The decision notice was received almost 83 weeks from its submission on August 2nd, 2018. This has impacted significantly on the club’s finances and further action is being progressed in response to this unacceptable delay.
Chairman Peter Swann stated: "The Sands Venue Stadium forms the main gateway into the town. Being located next to the motorway and within Scunthorpe’s primary shopping and leisure area, it is a prime location for future health and housing accommodation. The development of the apartments will provide much needed new starter homes for local people and much needed revenue for the club."
The Chairman added: "New apartments will also provide a significant contribution to the council’s current shortfall in housing provision. The council no longer have a required five-year housing land supply and it is not surprising when Cllr Waltham’s planning department take more than, in the case of the club, five-times longer than the statutory period for determining major planning applications. This delay has had a major adverse financial impact upon the club."
This simple application took three months longer to determine than Hinckley C Nuclear Power Station - an £18-billion project that will provide seven per cent of the UK’s total electricity by 2025, create 900 construction jobs and up to 26,000 apprenticeships and full-time jobs. The council simply have no defence for such an unacceptable delay.
Cllr Waltham's planning department has taken more than one year and eight months to determine a straight-forward outline application for 160 apartments at SUFC's stadium. This is 68 weeks longer (one year and four months) than the government's maximum statutory time limit of 13 weeks.

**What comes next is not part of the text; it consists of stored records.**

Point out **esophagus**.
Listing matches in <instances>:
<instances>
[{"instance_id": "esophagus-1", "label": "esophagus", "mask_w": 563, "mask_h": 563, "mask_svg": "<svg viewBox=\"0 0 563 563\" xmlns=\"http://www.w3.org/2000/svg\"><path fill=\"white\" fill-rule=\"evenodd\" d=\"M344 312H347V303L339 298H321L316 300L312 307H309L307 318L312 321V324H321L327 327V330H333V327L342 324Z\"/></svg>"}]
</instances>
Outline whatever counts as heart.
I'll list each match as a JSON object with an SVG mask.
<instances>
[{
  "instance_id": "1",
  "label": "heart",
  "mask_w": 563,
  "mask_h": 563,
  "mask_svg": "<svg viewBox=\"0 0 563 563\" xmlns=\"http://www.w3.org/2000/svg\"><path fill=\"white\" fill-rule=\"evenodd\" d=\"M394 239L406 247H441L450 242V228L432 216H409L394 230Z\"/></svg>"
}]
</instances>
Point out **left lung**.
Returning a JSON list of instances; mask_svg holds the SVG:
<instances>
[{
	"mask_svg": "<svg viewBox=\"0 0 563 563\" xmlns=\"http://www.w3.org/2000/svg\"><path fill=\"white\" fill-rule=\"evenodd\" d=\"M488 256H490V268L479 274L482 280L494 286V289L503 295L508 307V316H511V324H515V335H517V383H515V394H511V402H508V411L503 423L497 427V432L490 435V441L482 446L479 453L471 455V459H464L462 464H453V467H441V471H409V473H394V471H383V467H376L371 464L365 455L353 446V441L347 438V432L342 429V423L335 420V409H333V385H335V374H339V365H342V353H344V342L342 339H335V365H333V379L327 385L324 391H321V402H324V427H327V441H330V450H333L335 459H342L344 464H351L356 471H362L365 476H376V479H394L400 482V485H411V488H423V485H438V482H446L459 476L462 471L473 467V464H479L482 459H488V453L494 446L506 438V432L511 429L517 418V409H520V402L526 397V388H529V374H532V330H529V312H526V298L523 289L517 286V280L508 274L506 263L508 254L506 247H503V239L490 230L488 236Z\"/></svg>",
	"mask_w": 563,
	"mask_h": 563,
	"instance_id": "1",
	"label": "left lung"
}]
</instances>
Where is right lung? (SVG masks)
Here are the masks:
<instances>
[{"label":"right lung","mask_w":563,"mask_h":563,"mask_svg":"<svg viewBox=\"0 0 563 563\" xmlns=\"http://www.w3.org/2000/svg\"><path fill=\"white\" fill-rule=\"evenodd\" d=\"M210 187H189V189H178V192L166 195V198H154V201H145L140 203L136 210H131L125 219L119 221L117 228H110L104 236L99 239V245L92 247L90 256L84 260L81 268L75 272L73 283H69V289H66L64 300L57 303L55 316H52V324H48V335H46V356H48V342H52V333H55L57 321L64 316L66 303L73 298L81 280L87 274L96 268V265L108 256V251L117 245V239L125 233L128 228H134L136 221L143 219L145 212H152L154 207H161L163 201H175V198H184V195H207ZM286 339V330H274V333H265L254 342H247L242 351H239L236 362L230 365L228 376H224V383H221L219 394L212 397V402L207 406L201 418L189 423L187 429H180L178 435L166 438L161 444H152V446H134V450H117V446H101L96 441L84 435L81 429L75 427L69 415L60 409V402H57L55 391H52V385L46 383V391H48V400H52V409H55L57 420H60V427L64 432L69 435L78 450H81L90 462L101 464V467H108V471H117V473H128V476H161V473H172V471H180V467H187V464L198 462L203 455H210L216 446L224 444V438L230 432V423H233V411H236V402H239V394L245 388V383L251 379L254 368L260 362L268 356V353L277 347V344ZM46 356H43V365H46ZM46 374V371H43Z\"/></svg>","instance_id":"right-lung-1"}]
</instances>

For Cllr Waltham to pass this delay off in his recent press statement as a consequence of the planning system being 'process led' and because of 'rules and regulations' is preposterous. The planning 'rules' which Cllr Waltham seeks to blame provide a 'guarantee' that all applications, regardless of their complexity, must be determined within 26 weeks.
The council’s failure to comply with this requirement led it to being forced to repay the £56,117 planning fee for the stadium application and the £2,310 planning fee for the apartments back to the club. The council returned both fees without protest following interventions by the club’s lawyers. No justification for the delays were provided by the council and no protest or resistance to the fee return was made. It is both astonishing and a sad indictment of the council that having returned the fees in June 2019, that it still took a further eight months to determine this application.
The suggestion that this planning application was complex is ludicrous. The application was for 'outline' consent only with 'all matters reserved'. It sought to establish the principle of the apartment development at the stadium site only, with all matters of granular (and potentially complex) detail to be determined by subsequent applications. Cllr Waltham’s suggestion that the delays were due to dithering on the club’s part is absolute nonsense.
The apartments application was simple, straightforward and non-controversial. Not a single objection was received from residents, the public, the Parish Council or North Lincolnshire councillors. An initial objection from the Environment Agency was withdrawn, after the club dealt with the same to the satisfaction of and there were no other objections from statutory agencies.
The financial climate for lower level league football clubs is extremely challenging and the council’s delays have cost the club substantial amounts, which may equate to millions. Cllr Waltham’s statement that the ‘council will always support Scunthorpe United’ simply does not stand up to scrutiny, and is not made out by real life events, His assertion that the council ‘recognise the club’s unique position in the community’ is entirely undermined by the additional costs which the club has been encumbered with, as a result of the Council’s delay.
The club are pursuing this matter further with Government Ministers, the Local Government Ombudsman and via legal action.